## PROVIDED TEXT
Sterling Children’s Books, 2017. 978-1454920007

Synopsis: Grace Hopper coined the term “computer bug” and taught computers to “speak English.” Throughout her life, Hopper succeeded in doing what no one had ever done before. Delighting in difficult ideas and in defying expectations, the insatiably curious Hopper truly was “Amazing Grace” . . . and a role model for science- and math-minded girls and boys. With a wealth of witty quotes, and richly detailed illustrations, this book brings Hopper’s incredible accomplishments to life. – from Amazon.com

Why I picked it up: Another book blog that I follow did an interview with Wallmark about this book that sparked my interest.

Why I finished it: Computing and coding are nothing new for the modern reader and the idea that there was a lot of trial and error to get us where we are today is somewhat mind blowing to me. In the twentieth century alone, computer users have gone from needing to switch out programs to perform a given task (for example, switching between a program that would perform addition and one that would perform multiplication) to having all those same programs being just a click away. What inspired me the most about Hopper’s story is that she continued to push forward in the face of adversity and fought the idea that we needed to keep doing things the same way. Hopper did a lot of thinking outside the box, and today we benefit from many of those off-the-wall ideas that perhaps no one else thought would work. I admire Hopper’s perseverance and passion, and how she never let things like her age, or her gender get in the way; it’s a wonderful example of never being too old to do what you want to do. Wu’s illustrations give the larger-than-life figure a softer side, giving the story a sense of whimsy without losing its seriousness. I love the free-flowing style that uses contrast to outline the drawings rather than relying on thick lines to distinguish between objects/people/etc. Though this is a picture book, the story and its message will resound with readers of all ages and surely capture the hearts and minds of a future generation of scientists.

(A run of entries)
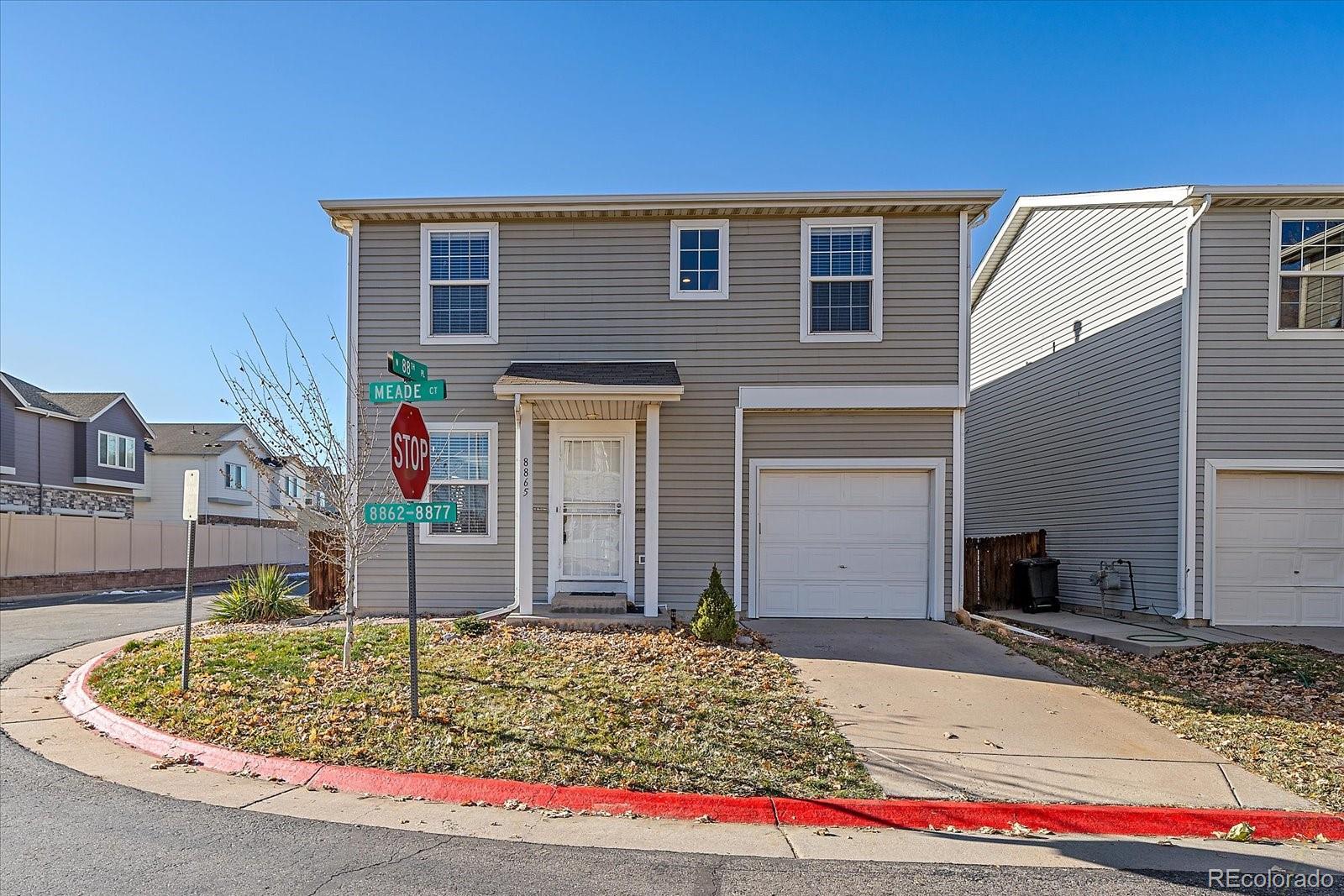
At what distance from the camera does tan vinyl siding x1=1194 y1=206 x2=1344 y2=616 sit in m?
10.9

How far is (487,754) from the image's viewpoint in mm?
5555

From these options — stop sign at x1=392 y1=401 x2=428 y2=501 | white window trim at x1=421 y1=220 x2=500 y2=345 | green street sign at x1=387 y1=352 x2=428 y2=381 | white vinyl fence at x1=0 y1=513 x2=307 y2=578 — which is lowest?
white vinyl fence at x1=0 y1=513 x2=307 y2=578

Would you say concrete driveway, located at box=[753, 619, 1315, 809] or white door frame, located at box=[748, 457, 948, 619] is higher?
white door frame, located at box=[748, 457, 948, 619]

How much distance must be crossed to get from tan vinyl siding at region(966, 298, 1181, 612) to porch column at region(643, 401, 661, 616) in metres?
7.72

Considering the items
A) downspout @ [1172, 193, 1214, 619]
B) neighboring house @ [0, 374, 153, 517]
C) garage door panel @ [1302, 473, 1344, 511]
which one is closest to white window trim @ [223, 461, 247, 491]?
neighboring house @ [0, 374, 153, 517]

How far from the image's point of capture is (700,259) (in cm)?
1116

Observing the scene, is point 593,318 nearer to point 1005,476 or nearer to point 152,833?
point 152,833

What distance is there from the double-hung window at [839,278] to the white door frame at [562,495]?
310cm

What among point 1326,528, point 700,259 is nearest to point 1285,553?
point 1326,528

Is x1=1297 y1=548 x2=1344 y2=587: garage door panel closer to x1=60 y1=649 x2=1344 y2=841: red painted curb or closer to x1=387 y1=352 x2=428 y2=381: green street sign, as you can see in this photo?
x1=60 y1=649 x2=1344 y2=841: red painted curb

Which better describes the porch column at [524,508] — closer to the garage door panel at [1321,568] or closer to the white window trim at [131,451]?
the garage door panel at [1321,568]

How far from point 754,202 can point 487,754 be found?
831 centimetres

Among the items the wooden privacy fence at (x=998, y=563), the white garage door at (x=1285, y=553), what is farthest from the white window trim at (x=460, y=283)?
the white garage door at (x=1285, y=553)

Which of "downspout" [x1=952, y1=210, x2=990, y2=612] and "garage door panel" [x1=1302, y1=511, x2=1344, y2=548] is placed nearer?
"downspout" [x1=952, y1=210, x2=990, y2=612]
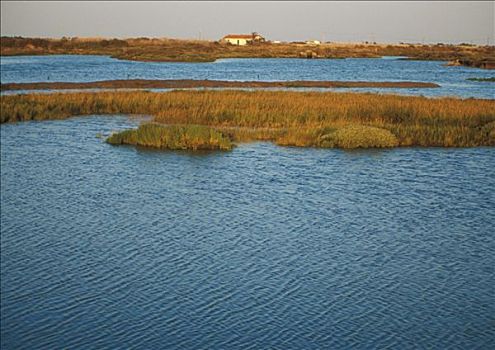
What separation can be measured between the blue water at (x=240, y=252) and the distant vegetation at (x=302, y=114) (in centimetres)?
373

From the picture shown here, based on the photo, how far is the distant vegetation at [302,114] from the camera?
29.4 metres

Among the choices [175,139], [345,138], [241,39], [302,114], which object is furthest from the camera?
[241,39]

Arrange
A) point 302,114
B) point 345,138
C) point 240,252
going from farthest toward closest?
point 302,114 → point 345,138 → point 240,252

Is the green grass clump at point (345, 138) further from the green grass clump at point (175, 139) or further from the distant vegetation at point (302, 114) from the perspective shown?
the green grass clump at point (175, 139)

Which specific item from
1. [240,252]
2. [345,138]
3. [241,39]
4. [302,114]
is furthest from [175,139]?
[241,39]

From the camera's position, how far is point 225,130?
3136 centimetres

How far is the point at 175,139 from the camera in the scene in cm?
2706

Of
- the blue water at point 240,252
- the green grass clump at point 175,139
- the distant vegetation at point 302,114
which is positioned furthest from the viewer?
the distant vegetation at point 302,114

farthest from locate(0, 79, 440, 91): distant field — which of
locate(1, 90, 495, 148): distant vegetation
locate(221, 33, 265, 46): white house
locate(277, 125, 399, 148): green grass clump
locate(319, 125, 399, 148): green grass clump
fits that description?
locate(221, 33, 265, 46): white house

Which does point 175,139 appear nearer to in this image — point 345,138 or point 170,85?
point 345,138

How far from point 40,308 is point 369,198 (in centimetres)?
1171

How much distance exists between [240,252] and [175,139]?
1259cm

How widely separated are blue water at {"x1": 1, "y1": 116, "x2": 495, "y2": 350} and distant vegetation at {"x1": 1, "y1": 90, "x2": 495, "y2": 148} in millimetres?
3735

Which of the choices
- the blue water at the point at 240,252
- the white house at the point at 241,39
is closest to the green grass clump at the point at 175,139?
the blue water at the point at 240,252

## TASK TO CARRY OUT
Quote, word for word, the stretch of the Grace Hopper review from "Sterling Children’s Books, 2017." through "sparked my interest.". The entries stand apart from the Grace Hopper review and are not connected to it.

## THE COMPLETED TASK
Sterling Children’s Books, 2017. 978-1454920007

Synopsis: Grace Hopper coined the term “computer bug” and taught computers to “speak English.” Throughout her life, Hopper succeeded in doing what no one had ever done before. Delighting in difficult ideas and in defying expectations, the insatiably curious Hopper truly was “Amazing Grace” . . . and a role model for science- and math-minded girls and boys. With a wealth of witty quotes, and richly detailed illustrations, this book brings Hopper’s incredible accomplishments to life. – from Amazon.com

Why I picked it up: Another book blog that I follow did an interview with Wallmark about this book that sparked my interest.